Sin embargo, aun teniendo estas posibles referencias, más sólidas e innovadoras, la novela policial europea, entendida como un todo, se  obstinó con el estilo inglés hasta los ochenta, en que hubo dos importantes puntos de inflexión. El primero en 1986, con el nacimiento del policial escandinavo. El año del asesinato de Olof Palme, primer ministro sueco. Luego de eso vino Hackan Nesser, en 1998, y Henning Manckell, en 1990. Conecto estos hechos, que parecen estar relacionados casualmente, gracias a algo que me dijo un amigo, el escritor sueco Arne Dahl. Dahl no es un escritor policial prototípico, publica, también, novelas tradicionales, y es editor de una revista de teoría literaria. Arne me dijo una vez que, con el asesinato de Olof Palme, los suecos se habían tenido que enfrentar al hecho de que vivían cegados por la ilusión de una civilización ideal, que de ideal no tenía nada. Tras esa desilusión surgió la necesidad de escribir sobre temas políticos y sociales y, al intentarlo, Arne se dio cuenta de que el policial se había convertido en el único camino posible. El segundo hecho al que me refería es, por supuesto, la caída del Muro de Berlín en 1989. Este hecho histórico tuvo dos consecuencias bastante interesantes. Significó, por un lado, la masificación de las estructuras mafiosas en Europa y, por otro, la globalización de las actividades criminales. En el momento en que los escritores europeos empiezan a preocuparse por su situación política y social, en el momento en que dejan de preguntarse por el quién y empiezan a preguntarse sobre el por qué –las razones profundas que hacen que el crimen sea posible–, en ese momento nace la novela criminal europea, como hoy la entendemos.

En mi obra Liquidación final, segunda en mi trilogía sobre la crisis, intenté seguir esta tendencia, preguntándome por qué un hombre asesinaría en serie a evasores de impuestos. La identidad del asesino es casi irrelevante. Intento investigar las razones más profundas que lo llevan a actuar.

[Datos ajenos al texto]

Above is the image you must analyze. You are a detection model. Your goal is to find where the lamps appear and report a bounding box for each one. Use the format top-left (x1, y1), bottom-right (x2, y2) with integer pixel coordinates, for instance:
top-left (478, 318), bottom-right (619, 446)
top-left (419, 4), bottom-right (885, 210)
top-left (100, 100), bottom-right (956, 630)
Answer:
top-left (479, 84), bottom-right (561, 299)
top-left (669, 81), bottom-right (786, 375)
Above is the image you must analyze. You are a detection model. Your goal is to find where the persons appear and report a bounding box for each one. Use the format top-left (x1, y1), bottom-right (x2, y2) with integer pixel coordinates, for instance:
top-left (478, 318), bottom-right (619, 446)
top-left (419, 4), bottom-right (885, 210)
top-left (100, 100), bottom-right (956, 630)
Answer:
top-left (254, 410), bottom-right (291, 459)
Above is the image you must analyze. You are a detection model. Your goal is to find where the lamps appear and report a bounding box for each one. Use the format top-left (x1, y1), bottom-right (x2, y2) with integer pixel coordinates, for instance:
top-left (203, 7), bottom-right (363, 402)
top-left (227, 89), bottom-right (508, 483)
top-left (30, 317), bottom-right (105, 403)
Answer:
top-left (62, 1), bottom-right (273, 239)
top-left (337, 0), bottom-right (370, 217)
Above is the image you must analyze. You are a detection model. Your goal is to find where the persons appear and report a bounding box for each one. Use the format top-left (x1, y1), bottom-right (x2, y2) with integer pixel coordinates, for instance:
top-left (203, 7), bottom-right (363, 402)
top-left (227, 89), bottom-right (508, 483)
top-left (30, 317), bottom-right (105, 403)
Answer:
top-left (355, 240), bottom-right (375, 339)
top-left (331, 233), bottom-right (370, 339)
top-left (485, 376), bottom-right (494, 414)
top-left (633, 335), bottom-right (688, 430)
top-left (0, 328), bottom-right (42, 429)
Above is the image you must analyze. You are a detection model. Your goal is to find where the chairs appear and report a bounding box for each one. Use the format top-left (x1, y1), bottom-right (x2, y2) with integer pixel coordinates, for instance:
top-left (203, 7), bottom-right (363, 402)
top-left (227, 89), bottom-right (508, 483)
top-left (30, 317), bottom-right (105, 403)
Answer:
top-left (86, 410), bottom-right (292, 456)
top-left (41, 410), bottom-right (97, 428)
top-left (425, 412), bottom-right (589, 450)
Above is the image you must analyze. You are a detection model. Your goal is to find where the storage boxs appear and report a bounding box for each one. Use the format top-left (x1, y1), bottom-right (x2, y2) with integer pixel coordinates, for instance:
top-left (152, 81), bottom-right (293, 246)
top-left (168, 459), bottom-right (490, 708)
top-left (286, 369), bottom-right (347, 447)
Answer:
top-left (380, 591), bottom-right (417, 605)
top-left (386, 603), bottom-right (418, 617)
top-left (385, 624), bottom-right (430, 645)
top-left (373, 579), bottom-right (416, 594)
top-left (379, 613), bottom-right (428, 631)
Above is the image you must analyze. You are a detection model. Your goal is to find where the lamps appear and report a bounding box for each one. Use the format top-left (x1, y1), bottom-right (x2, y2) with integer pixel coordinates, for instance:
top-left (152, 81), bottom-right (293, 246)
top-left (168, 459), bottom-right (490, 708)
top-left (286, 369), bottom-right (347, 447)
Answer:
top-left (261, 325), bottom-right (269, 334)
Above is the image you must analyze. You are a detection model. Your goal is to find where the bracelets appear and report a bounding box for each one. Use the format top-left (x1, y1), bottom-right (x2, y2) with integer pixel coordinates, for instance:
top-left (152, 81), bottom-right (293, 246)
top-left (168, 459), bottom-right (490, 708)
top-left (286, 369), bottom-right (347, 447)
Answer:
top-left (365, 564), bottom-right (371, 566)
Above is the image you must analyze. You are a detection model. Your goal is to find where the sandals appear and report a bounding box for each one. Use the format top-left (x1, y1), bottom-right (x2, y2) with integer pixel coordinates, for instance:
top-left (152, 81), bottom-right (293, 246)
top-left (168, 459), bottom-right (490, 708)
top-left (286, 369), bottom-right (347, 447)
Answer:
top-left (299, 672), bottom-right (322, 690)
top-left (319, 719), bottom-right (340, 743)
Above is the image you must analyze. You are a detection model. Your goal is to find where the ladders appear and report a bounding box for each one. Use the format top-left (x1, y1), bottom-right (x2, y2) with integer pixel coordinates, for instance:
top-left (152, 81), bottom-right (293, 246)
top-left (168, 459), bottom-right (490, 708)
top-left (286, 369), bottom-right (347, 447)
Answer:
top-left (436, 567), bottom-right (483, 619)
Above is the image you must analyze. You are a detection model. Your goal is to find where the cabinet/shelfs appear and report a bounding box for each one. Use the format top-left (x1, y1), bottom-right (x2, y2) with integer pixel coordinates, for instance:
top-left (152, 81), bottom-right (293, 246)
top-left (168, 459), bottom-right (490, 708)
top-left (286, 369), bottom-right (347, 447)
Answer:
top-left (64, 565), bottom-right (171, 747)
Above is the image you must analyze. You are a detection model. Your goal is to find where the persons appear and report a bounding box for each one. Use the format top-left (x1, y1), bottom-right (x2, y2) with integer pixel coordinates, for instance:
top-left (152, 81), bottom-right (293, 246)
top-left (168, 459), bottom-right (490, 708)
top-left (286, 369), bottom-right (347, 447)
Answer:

Pero los hechos y la psicología que motivan la acción de un criminal no son las únicas preocupaciones. El escritor policial se pregunta, también, sobre las consecuencias que tiene el crimen a gran escala en la sociedad. Por ejemplo, lo que ocurre cuando grandes cantidades de dinero lavado distorsionan el flujo normal de la economía -En el año 2005, dos trillones de dólares ingresaron por esta vía-. O lo que sucede cuando un ciudadano griego, que sigue las leyes y paga sus impuestos, no tiene idea de que trabaja para una de las 4.500 bandas de crimen organizado que operan hoy en Europa, limpiando su dinero sucio. Estas realidades cotidianas tienen grandes implicancias en nuestra sociedad.

El giro del que hablaba, la distancia entre el quién y el por qué, no es menor. Es, de hecho, una distancia similar a la que existe entre la novela decimonónica del siglo XIX y el folletín policial de comienzos del XX. La novela policial evoluciona hacia atrás. Avanza, alejándose de sus orígenes, en busca de la novela social del XIX.

En fin, escribiendo sobre los crímenes que nos rodean, no inventamos absolutamente nada. La novela policial siempre vuelve a contar. El desafío es tratar de ser original repitiendo una historia que es tan vieja como nuestra escritura.